Environment Variable Purpose
HF_MODEL_ID Hugging Face Hub model ID to serve
HF_TOKEN Hub token for gated/private models
MAX_CONCURRENT_REQUESTS Maximum number of concurrent requests
MAX_BATCH_TOKENS Token budget per batch (controls throughput vs. memory)
MAX_CLIENT_BATCH_SIZE Maximum number of inputs in a single request
MAX_BATCH_REQUESTS Optional cap on requests per batch
DTYPE Activation dtype (float16, float32)
POOLING Override pooling method (cls, mean, splade, last-token)

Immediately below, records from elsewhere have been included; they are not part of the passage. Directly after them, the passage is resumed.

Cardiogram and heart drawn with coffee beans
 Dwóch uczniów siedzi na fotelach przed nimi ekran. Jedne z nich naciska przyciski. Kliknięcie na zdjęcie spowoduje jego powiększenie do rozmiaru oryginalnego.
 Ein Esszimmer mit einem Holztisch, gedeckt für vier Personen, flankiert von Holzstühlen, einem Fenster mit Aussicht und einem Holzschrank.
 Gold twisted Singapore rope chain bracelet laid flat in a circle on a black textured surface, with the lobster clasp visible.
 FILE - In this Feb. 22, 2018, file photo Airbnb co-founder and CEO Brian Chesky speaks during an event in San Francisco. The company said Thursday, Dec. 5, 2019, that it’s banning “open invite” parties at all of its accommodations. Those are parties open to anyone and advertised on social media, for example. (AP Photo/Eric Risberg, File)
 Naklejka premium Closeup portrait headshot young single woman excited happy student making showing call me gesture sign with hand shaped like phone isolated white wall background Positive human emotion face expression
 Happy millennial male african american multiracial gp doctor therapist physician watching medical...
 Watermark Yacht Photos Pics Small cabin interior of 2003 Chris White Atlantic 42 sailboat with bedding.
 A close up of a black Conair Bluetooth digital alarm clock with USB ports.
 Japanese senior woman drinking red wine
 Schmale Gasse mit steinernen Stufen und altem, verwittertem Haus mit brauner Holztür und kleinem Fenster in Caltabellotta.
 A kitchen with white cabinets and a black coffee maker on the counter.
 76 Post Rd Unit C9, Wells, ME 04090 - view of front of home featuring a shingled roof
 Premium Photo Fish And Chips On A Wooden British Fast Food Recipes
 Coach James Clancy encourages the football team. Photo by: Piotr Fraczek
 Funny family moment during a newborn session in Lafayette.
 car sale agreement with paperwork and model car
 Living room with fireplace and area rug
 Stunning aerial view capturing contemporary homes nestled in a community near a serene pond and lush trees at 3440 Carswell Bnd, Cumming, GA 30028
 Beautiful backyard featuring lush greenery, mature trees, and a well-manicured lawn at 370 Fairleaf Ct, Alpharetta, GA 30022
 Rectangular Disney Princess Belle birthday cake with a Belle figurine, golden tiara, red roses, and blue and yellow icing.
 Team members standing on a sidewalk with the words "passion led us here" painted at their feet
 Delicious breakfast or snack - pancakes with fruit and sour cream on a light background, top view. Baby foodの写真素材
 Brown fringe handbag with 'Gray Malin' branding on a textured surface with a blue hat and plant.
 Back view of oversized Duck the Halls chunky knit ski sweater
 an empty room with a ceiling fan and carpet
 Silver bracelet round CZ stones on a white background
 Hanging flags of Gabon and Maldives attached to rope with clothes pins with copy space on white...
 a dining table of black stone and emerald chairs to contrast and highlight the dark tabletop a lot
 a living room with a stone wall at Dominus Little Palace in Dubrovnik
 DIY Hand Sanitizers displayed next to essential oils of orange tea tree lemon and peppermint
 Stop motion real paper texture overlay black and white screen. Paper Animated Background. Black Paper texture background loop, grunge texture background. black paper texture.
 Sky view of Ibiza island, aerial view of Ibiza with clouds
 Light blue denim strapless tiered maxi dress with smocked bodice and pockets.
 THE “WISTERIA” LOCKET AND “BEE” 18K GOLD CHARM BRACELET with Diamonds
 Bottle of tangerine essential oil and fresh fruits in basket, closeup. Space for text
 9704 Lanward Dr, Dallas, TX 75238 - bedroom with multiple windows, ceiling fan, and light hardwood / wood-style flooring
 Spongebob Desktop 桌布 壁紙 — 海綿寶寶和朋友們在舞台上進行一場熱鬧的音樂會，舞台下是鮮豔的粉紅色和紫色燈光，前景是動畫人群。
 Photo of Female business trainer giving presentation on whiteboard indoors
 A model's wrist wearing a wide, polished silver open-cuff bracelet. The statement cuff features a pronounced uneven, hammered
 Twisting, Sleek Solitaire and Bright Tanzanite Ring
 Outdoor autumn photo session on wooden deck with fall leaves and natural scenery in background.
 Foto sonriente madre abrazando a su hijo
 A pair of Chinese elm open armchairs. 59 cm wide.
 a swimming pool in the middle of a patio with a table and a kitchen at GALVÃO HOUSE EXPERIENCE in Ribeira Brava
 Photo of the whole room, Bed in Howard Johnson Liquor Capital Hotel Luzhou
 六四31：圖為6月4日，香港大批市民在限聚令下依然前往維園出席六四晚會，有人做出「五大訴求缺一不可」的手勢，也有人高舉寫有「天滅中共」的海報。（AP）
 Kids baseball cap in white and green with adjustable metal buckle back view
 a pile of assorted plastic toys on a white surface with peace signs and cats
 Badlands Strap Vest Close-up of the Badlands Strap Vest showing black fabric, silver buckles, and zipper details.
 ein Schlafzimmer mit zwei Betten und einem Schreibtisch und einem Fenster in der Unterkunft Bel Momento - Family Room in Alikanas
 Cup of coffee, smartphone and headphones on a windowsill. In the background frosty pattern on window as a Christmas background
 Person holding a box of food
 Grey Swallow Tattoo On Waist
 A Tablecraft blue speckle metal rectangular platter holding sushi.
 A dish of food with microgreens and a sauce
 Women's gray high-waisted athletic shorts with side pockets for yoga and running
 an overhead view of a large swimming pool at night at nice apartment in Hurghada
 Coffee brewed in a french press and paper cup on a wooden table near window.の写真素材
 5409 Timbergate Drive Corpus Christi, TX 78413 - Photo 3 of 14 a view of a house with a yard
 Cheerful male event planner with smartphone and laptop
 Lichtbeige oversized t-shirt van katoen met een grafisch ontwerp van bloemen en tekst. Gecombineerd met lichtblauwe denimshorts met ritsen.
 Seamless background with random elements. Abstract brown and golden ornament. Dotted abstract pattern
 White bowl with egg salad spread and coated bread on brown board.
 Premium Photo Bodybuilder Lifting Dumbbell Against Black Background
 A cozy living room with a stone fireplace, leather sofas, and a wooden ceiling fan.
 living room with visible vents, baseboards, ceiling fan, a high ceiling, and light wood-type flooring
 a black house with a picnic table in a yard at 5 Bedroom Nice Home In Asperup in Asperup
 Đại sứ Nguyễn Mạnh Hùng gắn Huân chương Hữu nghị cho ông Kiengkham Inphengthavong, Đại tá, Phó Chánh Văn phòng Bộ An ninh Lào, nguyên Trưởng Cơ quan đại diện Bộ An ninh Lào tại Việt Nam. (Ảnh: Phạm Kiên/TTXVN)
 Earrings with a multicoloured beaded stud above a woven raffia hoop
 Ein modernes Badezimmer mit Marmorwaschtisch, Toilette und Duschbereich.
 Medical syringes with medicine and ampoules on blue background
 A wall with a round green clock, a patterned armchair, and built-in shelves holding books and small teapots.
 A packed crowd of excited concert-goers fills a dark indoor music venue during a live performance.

AUTO_TRUNCATE Truncate inputs longer than the model's maximum sequence length instead of rejecting them

Notes

  • Choose the GPU image (tei) for GPU instances (e.g. ml.g5, ml.g6) and the CPU image (tei-cpu) for CPU instances (e.g. ml.c6i, ml.c7i, ml.m6i). For the CPU SDK v2 helper, use get_huggingface_llm_image_uri("huggingface-tei-cpu", version="1.8.2"). Embedding models are small relative to LLMs — single-GPU and CPU instances are usually sufficient.
  • Rerankers and classifiers deploy with the same images and code — only HF_MODEL_ID and the request payload change (e.g. BAAI/bge-reranker-v2-m3 with {"query": "...", "texts": ["...", "..."]}). See API Endpoints for the payload per model type.
  • Inputs longer than the model's maximum sequence length are rejected unless you request truncation, either per request ({"inputs": "...", "truncate": true}) or globally (AUTO_TRUNCATE=true).